Квинтилий неожиданно вступил в беседу:
— Несомненная польза этой еды не исключает, что другие продукты также хороши, Руфо. Иногда людям хочется каких-то перемен, какого-то отступления от правил. Я верно говорю, Аврелий?
Молодой сенатор взглянул на мужчину, задавшего вопрос. Ему не понравились его резкие черты, орлиный нос, маленькие, злые глаза.
Зять Руфо явно искал союзника, который поддержал бы его точку зрения. Но зря старался: у Аврелия не было ни малейшего желания вставать на сторону этого неприятного человека.
Он легко перевёл разговор, ответив Квинтилию вполне искренне, но стараясь не обидеть его.
— У меня отличный повар, и я каждый день пробую разные его «изобретения», иногда очень даже необычные, но должен признать, что давно не отведывал вот такого, традиционного, блюда, и вновь вкусить полбу доставило мне огромное удовольствие.
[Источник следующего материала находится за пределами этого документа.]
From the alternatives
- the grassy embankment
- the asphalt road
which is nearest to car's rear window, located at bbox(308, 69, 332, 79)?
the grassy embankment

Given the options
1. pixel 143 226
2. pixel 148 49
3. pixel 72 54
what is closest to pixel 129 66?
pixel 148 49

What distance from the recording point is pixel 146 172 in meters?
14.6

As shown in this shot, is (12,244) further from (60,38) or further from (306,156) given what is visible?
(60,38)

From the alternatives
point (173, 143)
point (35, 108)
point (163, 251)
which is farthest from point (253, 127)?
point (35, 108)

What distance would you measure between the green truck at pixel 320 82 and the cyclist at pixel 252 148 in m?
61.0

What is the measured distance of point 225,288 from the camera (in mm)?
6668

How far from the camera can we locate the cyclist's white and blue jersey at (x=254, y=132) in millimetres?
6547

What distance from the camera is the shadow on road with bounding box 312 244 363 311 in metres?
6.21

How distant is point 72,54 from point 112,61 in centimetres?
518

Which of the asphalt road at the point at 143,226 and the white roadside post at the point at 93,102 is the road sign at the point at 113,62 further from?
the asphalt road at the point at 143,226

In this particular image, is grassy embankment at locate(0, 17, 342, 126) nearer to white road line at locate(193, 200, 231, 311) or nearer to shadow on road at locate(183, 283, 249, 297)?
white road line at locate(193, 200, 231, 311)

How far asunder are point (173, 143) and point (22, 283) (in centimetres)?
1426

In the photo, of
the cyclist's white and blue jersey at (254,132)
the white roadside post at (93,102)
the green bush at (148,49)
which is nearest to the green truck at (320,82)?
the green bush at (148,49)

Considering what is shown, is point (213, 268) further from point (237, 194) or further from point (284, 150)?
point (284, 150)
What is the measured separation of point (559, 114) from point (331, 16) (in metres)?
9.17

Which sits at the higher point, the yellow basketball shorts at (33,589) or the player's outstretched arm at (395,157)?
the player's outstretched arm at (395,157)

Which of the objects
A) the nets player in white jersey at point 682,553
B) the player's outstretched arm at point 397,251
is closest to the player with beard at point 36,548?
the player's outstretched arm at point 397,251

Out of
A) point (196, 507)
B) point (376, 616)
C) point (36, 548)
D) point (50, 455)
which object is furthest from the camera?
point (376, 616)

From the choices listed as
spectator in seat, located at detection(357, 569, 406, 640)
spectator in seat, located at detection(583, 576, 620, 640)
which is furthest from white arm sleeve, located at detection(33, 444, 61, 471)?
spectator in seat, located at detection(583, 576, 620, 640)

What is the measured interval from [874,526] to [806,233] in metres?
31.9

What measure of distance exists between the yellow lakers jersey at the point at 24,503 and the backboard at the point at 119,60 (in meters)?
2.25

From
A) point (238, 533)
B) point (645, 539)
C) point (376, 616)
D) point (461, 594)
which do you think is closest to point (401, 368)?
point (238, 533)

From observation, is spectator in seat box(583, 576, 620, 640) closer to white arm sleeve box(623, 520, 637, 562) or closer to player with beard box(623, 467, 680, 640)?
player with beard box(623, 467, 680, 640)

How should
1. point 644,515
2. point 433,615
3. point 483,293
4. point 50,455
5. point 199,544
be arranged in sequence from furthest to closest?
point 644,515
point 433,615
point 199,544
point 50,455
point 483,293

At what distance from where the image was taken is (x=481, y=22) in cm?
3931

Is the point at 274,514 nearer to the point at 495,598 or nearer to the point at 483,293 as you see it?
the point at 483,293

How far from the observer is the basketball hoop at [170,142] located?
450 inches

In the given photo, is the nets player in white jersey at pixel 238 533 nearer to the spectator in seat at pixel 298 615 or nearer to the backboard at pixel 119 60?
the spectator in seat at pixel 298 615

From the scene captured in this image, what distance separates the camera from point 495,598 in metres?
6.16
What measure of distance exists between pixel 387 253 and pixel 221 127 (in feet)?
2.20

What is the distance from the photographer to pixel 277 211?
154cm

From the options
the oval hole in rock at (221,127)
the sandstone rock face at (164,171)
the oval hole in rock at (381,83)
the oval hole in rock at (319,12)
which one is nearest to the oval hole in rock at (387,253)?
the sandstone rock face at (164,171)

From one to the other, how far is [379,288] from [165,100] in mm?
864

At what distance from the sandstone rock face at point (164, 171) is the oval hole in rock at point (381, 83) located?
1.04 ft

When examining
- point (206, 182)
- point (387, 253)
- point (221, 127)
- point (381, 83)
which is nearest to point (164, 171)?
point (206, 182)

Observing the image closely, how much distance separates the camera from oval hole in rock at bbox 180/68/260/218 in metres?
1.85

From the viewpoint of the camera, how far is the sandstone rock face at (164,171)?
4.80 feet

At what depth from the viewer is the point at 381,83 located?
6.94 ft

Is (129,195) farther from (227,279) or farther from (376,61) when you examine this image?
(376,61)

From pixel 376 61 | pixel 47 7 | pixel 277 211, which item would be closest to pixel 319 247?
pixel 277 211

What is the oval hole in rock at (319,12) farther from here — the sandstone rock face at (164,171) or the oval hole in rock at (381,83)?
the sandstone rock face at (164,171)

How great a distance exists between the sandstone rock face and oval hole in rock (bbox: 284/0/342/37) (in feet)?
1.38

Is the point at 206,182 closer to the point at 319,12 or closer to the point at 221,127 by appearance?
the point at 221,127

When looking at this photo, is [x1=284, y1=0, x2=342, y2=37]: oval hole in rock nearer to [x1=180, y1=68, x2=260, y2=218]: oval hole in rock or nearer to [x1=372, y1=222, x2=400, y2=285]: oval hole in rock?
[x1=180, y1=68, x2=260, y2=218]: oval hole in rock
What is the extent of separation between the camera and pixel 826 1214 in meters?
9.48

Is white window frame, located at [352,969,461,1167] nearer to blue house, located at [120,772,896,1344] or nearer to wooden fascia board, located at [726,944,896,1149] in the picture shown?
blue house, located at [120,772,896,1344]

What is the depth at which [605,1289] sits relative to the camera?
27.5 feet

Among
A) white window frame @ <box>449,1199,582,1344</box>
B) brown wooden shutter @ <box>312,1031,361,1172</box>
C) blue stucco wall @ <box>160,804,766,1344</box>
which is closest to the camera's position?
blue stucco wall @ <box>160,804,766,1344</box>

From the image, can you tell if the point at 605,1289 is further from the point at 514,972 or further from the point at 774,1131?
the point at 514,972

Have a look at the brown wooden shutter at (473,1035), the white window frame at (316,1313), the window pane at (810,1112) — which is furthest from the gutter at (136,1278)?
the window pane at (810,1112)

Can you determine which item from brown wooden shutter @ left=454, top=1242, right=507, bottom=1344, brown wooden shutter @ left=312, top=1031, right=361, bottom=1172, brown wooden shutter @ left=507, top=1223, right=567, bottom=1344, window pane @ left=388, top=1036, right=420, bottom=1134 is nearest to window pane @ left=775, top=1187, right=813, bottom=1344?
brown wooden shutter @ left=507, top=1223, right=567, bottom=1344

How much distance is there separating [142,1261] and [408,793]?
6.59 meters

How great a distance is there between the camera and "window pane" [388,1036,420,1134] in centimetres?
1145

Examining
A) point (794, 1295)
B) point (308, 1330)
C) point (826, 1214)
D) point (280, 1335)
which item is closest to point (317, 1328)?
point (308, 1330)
После множества всяких гастрономических — изысков эта простая еда восхищает меня. И я похож сейчас на человека, который пробует экзотические блюда только по большим праздникам и потому получает от них больше удовольствия, чем тот, кто привык есть их ежедневно. Так что Руфо прав: хорошие старинные вещи не следует отвергать огульно.
— Если это справедливо в отношении еды, то разве не ещё более справедливо в отношении образа жизни? — подхватил разговор Руфо, не упуская случая утвердить свои идеи. — Что сказать, например, об обычае пренебрегать женой ради какой-нибудь заразной проститутки? Разве наши женщины не красивы? Или жена, чтобы муж чаще наведывался к ней, должна краситься, словно какая-нибудь ассирийская куртизанка? — спросил он, хитро глядя на зятя.
— Картине всегда нужна хорошая рама! — возразил Квинтилий. — Нельзя же требовать, чтобы молодой и здоровый мужчина отказывал себе в некоторых развлечениях!
Краем глаза Аврелий приметил, что Марция вздрогнула, при этом руки её слегка задрожали, а щёки вспыхнули: она явно силилась подавить вспышку гнева. Намёк на супружеские неприятности унижал её, как и грубое отцовское вмешательство в её личную жизнь.
Выйдя замуж по старинному обычаю, она пожизненно оставалась несовершеннолетней и не имела права самостоятельно распоряжаться ни своей судьбой, ни своими деньгами, в то время как её сверстницы давно уже пользовались гораздо большей свободой.
— Спросим, что думает об этом Публий Аврелий, — предложил Квинтилий. — Мне не ведомы его кулинарные предпочтения, но хорошо известны те, что касаются женщин.